Partner opens 1 diamond. RHO overcalls 1 heart, which LHO raises to 2.

A diamond lead seems obvious, and I see this:



Declarer wins the 9, cashes the ace of hearts, then runs the ten of spades around to partner's jack. Partner cashes the king of clubs and ace of diamonds, then leads the 5 of diamonds to us for a ruff.



I was taking my time, and had a decent idea what was going on. Partner had both the queen of clubs and king of spades, and was likely out of hearts. I felt like there was a chance that declarer could rise with the ace of spades and run out, so I underled my ace of clubs. Partner rose with the queen, and returned the two of diamonds. Declarer discarded a spade, and I ruffed for down 1.
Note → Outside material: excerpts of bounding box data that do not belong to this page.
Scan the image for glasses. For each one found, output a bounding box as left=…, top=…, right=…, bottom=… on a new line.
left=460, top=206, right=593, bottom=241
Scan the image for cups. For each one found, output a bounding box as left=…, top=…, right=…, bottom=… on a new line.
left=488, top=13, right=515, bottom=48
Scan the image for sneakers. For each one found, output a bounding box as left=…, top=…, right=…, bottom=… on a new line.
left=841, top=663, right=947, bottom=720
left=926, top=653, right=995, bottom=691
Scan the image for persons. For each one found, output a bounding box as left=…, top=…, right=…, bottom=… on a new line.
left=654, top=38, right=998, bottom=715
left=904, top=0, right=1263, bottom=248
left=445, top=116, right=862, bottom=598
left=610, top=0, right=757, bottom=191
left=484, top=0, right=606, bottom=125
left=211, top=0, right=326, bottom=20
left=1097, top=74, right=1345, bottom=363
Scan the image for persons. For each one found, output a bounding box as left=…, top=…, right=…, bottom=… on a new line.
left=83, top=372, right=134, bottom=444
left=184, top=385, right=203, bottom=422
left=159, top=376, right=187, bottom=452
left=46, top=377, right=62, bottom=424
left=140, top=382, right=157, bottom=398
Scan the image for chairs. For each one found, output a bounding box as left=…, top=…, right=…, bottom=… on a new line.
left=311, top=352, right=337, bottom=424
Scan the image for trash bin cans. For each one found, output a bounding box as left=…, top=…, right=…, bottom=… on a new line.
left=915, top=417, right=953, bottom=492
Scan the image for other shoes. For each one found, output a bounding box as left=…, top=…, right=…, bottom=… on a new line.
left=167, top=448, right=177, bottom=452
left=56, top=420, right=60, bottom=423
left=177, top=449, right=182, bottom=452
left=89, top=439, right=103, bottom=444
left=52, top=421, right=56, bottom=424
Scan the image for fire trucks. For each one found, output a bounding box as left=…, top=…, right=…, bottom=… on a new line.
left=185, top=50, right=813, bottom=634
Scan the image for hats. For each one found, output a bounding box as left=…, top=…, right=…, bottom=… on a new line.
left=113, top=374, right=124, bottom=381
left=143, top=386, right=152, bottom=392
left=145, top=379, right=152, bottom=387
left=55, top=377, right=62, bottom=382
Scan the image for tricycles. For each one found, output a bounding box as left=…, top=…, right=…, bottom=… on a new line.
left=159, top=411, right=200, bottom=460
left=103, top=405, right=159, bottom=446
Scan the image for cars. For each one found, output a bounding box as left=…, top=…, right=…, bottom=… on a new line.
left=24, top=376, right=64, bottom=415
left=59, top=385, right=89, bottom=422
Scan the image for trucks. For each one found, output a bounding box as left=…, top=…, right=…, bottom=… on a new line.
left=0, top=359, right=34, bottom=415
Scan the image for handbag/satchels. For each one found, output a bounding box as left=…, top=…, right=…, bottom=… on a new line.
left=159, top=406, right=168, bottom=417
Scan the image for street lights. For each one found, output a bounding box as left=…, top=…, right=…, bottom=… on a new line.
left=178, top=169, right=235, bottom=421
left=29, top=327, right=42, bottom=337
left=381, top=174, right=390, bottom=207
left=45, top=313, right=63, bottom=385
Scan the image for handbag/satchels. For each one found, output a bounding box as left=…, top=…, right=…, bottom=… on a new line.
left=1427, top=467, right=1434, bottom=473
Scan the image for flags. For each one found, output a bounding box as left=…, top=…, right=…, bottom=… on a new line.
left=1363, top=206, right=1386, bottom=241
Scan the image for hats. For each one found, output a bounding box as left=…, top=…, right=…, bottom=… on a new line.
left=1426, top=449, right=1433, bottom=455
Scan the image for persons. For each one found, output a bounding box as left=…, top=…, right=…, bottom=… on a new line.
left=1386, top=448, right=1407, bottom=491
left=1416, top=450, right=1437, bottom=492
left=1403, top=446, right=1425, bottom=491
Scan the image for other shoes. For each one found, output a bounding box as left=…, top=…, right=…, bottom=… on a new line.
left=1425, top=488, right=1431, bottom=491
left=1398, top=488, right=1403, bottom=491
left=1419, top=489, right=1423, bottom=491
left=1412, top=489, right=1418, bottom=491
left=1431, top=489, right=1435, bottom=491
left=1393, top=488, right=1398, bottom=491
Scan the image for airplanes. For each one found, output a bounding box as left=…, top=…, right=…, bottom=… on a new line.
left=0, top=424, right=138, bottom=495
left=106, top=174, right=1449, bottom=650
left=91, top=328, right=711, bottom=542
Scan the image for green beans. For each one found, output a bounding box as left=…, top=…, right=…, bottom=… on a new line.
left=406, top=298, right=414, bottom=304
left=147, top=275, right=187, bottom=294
...earning roughly 45% of the masterpoints. I was crushed, after all the analysis I'd done.

Turns out some people put 2 hearts down 2. Reviewing their play, the key play was to return a spade, NOT a club. It turns out that declarer was 3433. The club trick was never going away, but the spade could. I had feared that declarer was 2533 and would simply rise with the ace if I returned a spade, and never lose the king. As it turned out, if declarer did rise with the ace, he would wind up stuck on the board, and would be forced to either lose an extra club, or the trump trick that I wound up with anyways.

I'm pleased when I take the time to analyze hands like this. I just need to keep thinking, and not stop when the process gets a bit deeper, a bit more complicated.

2 comments:

Anonymous said...

If after ruffing the third diamond, you shift to a spade, declarer can rise with A and discard his spade loser on the good diamond. How would that help?

The problem occured earlier! If declarer does not have CT, you can guarantee -2, it looks like.

You should overtake the CK with CA and switch to a spade!
If declarer finesses, you get your 2 ruffs in addition to 2 spades, 2 clubs and a diamond.

If declarer goes up with A and tries to draw trump, you get and extra club trick (this is where the CT comes in).

If declarer goes up with A and tries to cut communication by play a C, pard has an entry in the form of SK.

Anonymous said...

Ok, since dummy has CJT, assume I am talking about the C9.